DUBAI (Reuters) - President Mahmoud Ahmadinejad accused Iran’s judiciary of unconstitutional conduct on Monday for barring him from a visit to Evin prison where a top aide is jailed, a row that provided another sign of his waning power in his final year in office.
Ali Akbar Javanfekr, Ahmadinejad’s press adviser and head of the state news agency IRNA, was sent to Evin in September to serve a six-month sentence for publishing an article deemed offensive to public decency.
He was also convicted of insulting Supreme Leader Ayatollah Ali Khamenei, Iran’s highest authority, on his personal website, though it is unclear how or when this happened.
Ahmadinejad’s influence within the factionalized power structure has weakened since a clash with Khamenei in 2011 over the supreme clerical leader’s reinstatement of Intelligence Minister Heydar Moslehi, whom Ahmadinejad had sacked.
The president’s request to the judiciary to visit Evin, made public this month, was seen by Iranian media and commentators as linked to Javanfekr’s detention, although there has been no official confirmation that this was the case.
The judiciary rejected the request on Sunday, saying it was not in Iran’s best interests as it faces an economic crisis. Ahmadinejad’s opponents in parliament blame the crisis as much on mismanagement by his administration as on Western sanctions.
“We must pay attention to major issues,” prosecutor general Gholam-Hossein Mohseni-Ejei said on Sunday, according to the Mehr news agency. “Visiting a prison in these circumstances is a minor issue.”
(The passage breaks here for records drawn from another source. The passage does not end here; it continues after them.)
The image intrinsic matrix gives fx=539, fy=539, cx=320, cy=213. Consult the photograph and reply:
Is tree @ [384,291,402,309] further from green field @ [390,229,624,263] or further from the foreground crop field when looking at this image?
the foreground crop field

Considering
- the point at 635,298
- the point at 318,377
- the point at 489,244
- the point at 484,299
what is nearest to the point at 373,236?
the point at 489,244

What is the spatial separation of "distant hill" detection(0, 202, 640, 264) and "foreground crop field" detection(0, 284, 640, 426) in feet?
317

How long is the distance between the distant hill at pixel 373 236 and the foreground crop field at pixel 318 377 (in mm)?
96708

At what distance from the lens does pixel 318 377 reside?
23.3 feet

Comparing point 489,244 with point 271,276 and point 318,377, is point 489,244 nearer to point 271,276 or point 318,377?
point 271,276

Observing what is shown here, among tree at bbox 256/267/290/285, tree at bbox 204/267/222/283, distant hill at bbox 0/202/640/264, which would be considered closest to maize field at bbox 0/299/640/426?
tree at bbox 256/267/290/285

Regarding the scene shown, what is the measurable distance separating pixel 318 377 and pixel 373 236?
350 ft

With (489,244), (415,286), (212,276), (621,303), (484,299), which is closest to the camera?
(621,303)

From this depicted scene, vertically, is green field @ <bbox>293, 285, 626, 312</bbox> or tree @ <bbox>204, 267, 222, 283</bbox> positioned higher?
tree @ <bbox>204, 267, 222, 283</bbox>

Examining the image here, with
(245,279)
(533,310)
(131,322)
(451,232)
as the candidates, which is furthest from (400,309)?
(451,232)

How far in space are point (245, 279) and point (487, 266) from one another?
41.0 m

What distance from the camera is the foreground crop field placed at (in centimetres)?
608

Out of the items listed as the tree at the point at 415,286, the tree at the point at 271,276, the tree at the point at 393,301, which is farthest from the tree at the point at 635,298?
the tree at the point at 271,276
“If we have in mind the best interests of the nation, a (prison) visit in these circumstances is not appropriate.”
In a letter to judiciary chief Sadeq Larijani published by Iranian media on Monday, Ahmadinejad said the ruling against Javanfekr was “unjust,” adding he wanted to visit Evin to report to Khamenei and the country on how “the nation’s rights are being preserved.”
“I have to remind you that in the constitution, there is nothing that requires asking permission or agreement of the judiciary when it comes to exercising the president’s legal duties,” Ahmadinejad wrote, according to the Iranian Students’ News Agency.
“When you easily accuse the president, who is the nation’s representative ... Can one imagine judicial security for normal citizens who have no particular support except from God?”
Khamenei appoints the head of the judiciary and wields ultimate power but generally stays above the fray of rough-and-tumble politics in the Islamic Republic.
On Monday, Khamenei’s representative to the powerful Islamic Revolutionary Guard Corps was quoted as saying that he regretted his past support for Ahmadinejad.
“We did not have the prescience to know what was going on in Mr Ahmadinejad’s mind and what he wanted to do in the future,” Ali Saeedi Shahroudi told the Etemaad newspaper. “The slogans he uses now are different from the slogans he used in the past.”
Ahmadinejad, a conservative hardliner, is coming to the end of his second term and will not be allowed to run in the June 2013 presidential election.